August Afternoon Sketches



[1] August afternoon. Hot and humid. The sun had returned after a week on intermittent rain. He is hunched over a pool webbed with iron, watching a school of newly hatched gold fish swim in arcs among lotus roots. He can’t fix his attention one single little fish as their bodies are one deliberate blur – a crowd milling about in a stadium - in the pool, dark as an eye.

Then it happens, slowly. The blue of the sky seeps in, a few cloud float in, the adjacent building arrives in its suit of red brick and black shades drawn down, and finally a human onlooker saunters in – a person uncertain if he is the right room, in the right building – his own face looking back at his own.

[2] In a bookstore café, still an August afternoon, the heat still wet like a dog’s tongue – the smell of coffee, talk and distances. The fluorescent green table top is a sea between two continents of persons sitting at them & the space between the fingers in a clenched fist is how far this afternoon stands from that afternoon with you, in memory’s archives.

Someone - two, actually, enclosed in the same envelope of a body – is trying out baby names – Flora, Flores, Florence – by saying them out in a voice that vibrates in this ear. Someone else is discussing money and politics and both, someone is keying something into a computer, someone is crushing ice in a blender buzzing like a chain saw, and someone is there, here, observing all this – the eyes of God are observing this someone – till someone else looks back.

[3] A face disembarks from the hold of a glassy August afternoon. This face, now labeled – raven hair, skin shining like volcanic rock, and angles of the face sharp as a Sicilian vendetta – is crisply mounted on wax paper, leaving an after scent of chloroform, and stored away.

You will forget this face, the heat will do it.
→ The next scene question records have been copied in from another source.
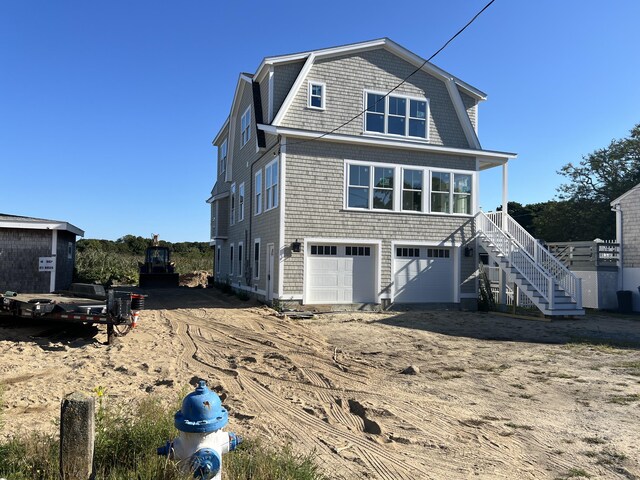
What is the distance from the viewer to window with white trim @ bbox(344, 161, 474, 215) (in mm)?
18328

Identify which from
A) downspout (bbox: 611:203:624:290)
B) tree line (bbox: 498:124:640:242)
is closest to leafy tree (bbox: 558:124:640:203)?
tree line (bbox: 498:124:640:242)

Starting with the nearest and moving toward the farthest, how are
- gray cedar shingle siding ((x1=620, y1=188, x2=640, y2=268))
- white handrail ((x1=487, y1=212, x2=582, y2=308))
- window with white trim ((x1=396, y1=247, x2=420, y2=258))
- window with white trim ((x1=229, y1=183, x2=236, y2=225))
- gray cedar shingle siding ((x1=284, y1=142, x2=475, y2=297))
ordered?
white handrail ((x1=487, y1=212, x2=582, y2=308)) < gray cedar shingle siding ((x1=284, y1=142, x2=475, y2=297)) < window with white trim ((x1=396, y1=247, x2=420, y2=258)) < gray cedar shingle siding ((x1=620, y1=188, x2=640, y2=268)) < window with white trim ((x1=229, y1=183, x2=236, y2=225))

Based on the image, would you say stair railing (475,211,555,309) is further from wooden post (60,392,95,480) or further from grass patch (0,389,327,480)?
wooden post (60,392,95,480)

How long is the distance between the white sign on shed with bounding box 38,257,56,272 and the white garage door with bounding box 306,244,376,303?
8.51 meters

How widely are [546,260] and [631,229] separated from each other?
6.46 metres

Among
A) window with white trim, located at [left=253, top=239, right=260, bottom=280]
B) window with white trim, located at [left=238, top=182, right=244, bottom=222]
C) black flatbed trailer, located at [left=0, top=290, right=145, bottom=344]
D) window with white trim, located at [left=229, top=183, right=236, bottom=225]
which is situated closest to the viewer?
black flatbed trailer, located at [left=0, top=290, right=145, bottom=344]

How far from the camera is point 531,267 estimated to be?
17.4 meters

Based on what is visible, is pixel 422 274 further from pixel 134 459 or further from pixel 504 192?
pixel 134 459

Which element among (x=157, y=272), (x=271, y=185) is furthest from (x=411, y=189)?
(x=157, y=272)

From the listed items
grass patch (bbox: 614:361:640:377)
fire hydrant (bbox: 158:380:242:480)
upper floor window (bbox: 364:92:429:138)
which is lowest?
grass patch (bbox: 614:361:640:377)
You will remember this face, dust whirling under open dormer windows on a hot August afternoon will resurrect it.

[4] Machado says: What the poet is searching for/ is not the fundamental I/ but the deep you.
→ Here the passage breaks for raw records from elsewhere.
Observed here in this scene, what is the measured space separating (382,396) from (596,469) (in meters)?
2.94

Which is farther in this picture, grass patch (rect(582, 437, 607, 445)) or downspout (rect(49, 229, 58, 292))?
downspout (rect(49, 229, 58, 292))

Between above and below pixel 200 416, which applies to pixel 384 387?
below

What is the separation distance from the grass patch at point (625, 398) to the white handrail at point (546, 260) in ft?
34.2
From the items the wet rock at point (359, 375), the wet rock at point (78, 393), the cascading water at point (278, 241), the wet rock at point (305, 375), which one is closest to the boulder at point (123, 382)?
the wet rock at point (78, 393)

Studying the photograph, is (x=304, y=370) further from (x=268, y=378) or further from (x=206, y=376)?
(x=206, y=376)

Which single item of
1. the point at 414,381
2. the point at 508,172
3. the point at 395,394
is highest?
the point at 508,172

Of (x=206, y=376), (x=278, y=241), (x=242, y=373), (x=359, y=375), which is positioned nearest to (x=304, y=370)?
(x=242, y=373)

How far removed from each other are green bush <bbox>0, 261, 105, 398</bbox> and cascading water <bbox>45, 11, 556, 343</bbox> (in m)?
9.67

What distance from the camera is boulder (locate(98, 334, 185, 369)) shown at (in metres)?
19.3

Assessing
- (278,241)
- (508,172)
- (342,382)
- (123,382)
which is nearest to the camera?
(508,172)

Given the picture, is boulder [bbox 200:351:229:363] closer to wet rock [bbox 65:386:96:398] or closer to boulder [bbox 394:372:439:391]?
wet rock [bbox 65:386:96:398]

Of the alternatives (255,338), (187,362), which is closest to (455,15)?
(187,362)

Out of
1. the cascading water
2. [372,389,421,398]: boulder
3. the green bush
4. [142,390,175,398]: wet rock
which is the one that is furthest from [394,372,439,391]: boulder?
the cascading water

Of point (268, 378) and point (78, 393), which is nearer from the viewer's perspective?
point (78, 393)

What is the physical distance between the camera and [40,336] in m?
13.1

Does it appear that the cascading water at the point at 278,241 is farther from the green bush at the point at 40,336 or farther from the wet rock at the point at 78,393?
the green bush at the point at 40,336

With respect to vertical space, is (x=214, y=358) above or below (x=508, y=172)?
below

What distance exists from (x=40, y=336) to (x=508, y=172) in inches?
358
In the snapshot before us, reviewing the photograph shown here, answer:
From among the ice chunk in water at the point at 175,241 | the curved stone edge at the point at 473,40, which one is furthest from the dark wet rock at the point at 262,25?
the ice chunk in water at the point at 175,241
You, which ‘you’, are you seeking in this August afternoon?

[5] Light, deep August afternoon’s, falling on the bare arms, neck and shoulders of a girl sitting by the far window, is absorbing more than a reflection from her skin.

Something else is shining, this mystery which lies beneath.
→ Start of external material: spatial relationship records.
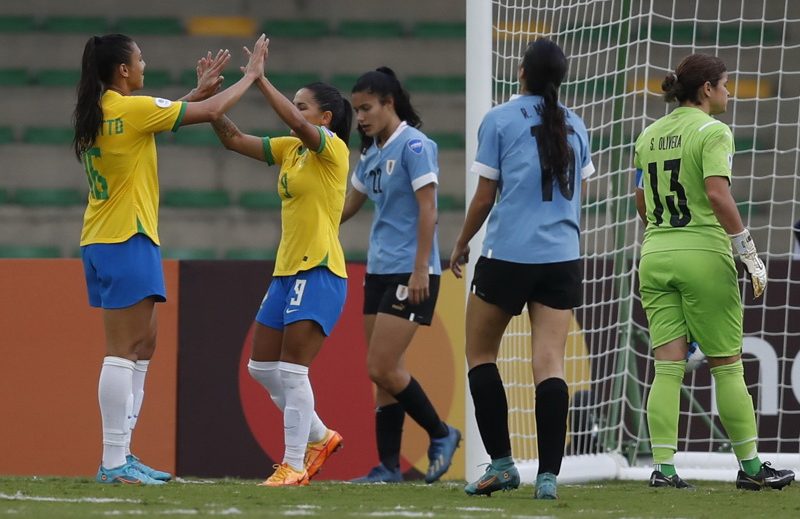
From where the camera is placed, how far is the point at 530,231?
4270mm

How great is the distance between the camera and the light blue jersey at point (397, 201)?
548cm

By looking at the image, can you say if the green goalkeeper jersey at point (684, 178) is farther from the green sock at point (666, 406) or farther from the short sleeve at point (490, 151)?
the short sleeve at point (490, 151)

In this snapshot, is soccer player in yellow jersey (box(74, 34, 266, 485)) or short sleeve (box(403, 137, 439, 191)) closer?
soccer player in yellow jersey (box(74, 34, 266, 485))

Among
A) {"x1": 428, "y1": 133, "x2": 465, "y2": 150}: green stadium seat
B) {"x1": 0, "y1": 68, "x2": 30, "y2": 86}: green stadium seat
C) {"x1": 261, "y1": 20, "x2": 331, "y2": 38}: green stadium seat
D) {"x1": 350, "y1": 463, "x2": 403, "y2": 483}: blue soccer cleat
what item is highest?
{"x1": 261, "y1": 20, "x2": 331, "y2": 38}: green stadium seat

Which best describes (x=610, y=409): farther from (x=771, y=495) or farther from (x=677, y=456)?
(x=771, y=495)

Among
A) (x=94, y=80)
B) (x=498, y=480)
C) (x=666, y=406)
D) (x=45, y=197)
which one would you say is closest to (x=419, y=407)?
(x=666, y=406)

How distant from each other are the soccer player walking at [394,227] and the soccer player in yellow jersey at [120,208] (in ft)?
2.80

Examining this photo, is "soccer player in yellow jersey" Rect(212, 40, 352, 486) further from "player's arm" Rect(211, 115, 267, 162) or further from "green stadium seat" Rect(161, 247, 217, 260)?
"green stadium seat" Rect(161, 247, 217, 260)

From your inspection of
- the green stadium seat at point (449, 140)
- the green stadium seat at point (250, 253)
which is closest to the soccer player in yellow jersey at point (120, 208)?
the green stadium seat at point (250, 253)

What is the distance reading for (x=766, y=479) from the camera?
197 inches

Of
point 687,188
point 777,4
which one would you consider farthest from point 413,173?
point 777,4

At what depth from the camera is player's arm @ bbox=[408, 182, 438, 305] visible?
5.10 metres

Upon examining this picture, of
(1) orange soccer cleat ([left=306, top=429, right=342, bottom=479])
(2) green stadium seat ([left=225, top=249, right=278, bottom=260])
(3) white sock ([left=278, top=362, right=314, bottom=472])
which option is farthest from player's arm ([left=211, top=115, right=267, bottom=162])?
(2) green stadium seat ([left=225, top=249, right=278, bottom=260])

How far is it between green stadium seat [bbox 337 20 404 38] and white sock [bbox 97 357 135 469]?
291 inches
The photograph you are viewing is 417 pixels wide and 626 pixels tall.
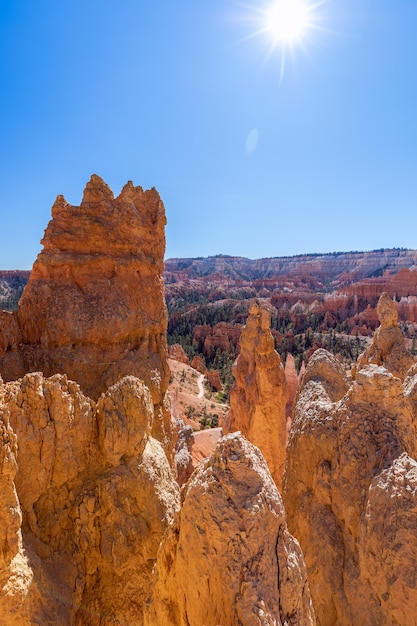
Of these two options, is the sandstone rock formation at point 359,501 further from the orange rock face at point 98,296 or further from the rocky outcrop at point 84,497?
the orange rock face at point 98,296

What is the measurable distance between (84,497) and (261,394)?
25.8 feet

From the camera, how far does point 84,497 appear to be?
5.66m

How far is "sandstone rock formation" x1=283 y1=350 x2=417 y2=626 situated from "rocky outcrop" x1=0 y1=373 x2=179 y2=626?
2.35m

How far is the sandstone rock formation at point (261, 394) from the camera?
12.3 metres

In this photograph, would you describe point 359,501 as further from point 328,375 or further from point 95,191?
point 95,191

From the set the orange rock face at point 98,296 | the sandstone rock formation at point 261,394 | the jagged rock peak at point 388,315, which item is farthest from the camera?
the sandstone rock formation at point 261,394

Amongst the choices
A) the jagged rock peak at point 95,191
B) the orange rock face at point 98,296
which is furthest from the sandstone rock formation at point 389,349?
the jagged rock peak at point 95,191

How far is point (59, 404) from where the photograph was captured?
5.64m

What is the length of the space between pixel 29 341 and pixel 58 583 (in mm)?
5092

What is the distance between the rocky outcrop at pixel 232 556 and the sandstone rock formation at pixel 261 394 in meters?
8.97

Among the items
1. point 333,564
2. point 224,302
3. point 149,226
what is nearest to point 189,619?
point 333,564

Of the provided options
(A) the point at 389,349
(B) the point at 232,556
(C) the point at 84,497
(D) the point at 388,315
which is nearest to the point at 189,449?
(A) the point at 389,349

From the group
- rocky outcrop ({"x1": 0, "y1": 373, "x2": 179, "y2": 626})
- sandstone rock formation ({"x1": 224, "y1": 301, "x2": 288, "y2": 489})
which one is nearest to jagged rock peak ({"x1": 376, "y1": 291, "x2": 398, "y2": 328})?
sandstone rock formation ({"x1": 224, "y1": 301, "x2": 288, "y2": 489})

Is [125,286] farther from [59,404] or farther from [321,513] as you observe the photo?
[321,513]
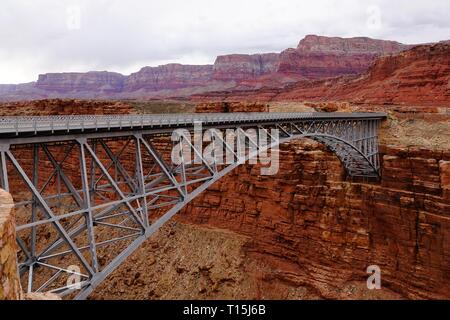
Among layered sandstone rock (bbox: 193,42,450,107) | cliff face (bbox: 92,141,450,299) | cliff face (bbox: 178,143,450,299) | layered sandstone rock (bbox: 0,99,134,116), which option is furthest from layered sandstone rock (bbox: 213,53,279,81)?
cliff face (bbox: 92,141,450,299)

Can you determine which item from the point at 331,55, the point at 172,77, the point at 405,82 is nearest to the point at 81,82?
the point at 172,77

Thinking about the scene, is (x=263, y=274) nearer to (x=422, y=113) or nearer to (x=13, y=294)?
(x=422, y=113)

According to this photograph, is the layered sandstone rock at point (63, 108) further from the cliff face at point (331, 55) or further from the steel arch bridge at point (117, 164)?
the cliff face at point (331, 55)

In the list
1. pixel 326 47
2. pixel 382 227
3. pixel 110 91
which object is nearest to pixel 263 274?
pixel 382 227

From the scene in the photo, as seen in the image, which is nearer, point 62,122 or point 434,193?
point 62,122

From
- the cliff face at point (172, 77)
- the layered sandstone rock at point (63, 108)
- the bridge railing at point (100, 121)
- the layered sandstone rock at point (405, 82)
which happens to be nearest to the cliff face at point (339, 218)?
the bridge railing at point (100, 121)
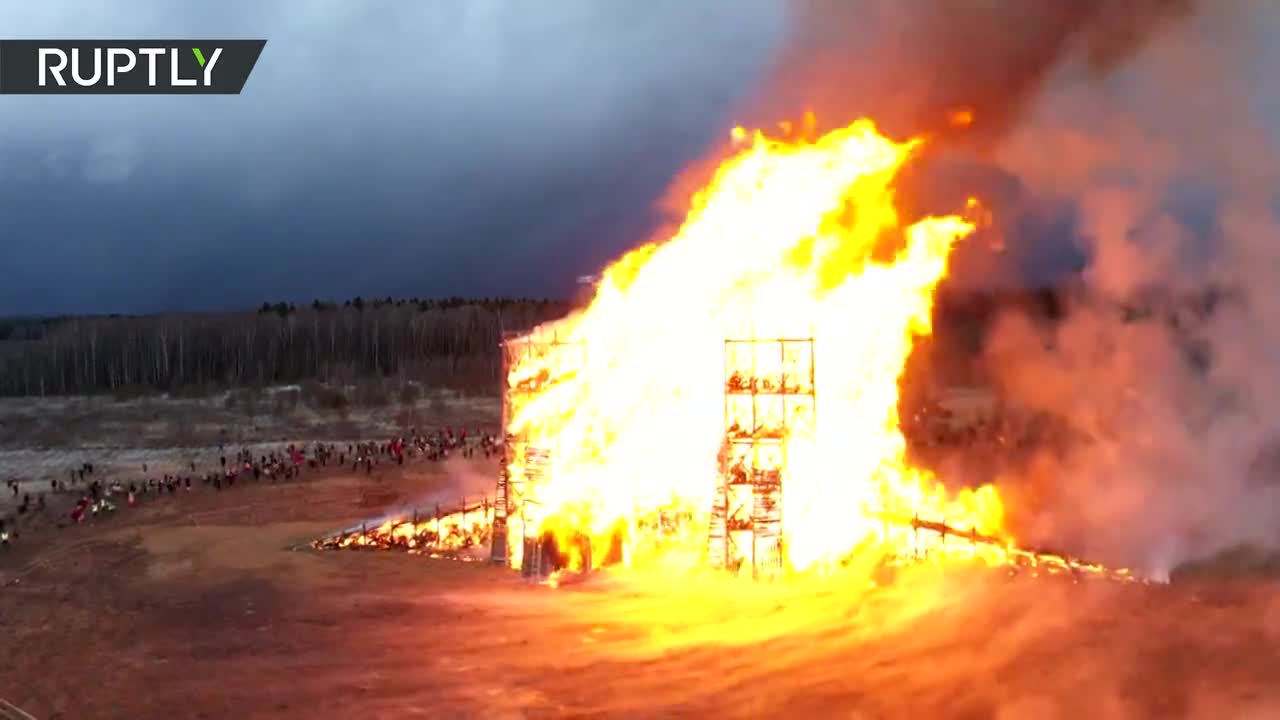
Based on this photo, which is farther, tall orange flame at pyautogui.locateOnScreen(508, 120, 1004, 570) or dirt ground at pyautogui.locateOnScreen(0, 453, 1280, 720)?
tall orange flame at pyautogui.locateOnScreen(508, 120, 1004, 570)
[6] Light is growing weak; the August afternoon is turning in, its day done. When your note came last, I was reading Spanish poetry, and when I came today I was reading Spanish poetry. If I think of you – musical as a Jimenez’s naked woman, ‘Music -/ a naked woman/ running mad through pure light’ – instead of these far separated wordy notes, Time becomes the wheel, is the wheel, instead of the road underneath it.

I shall say this to you, if I remember it, when we meet again in a hot August afternoon.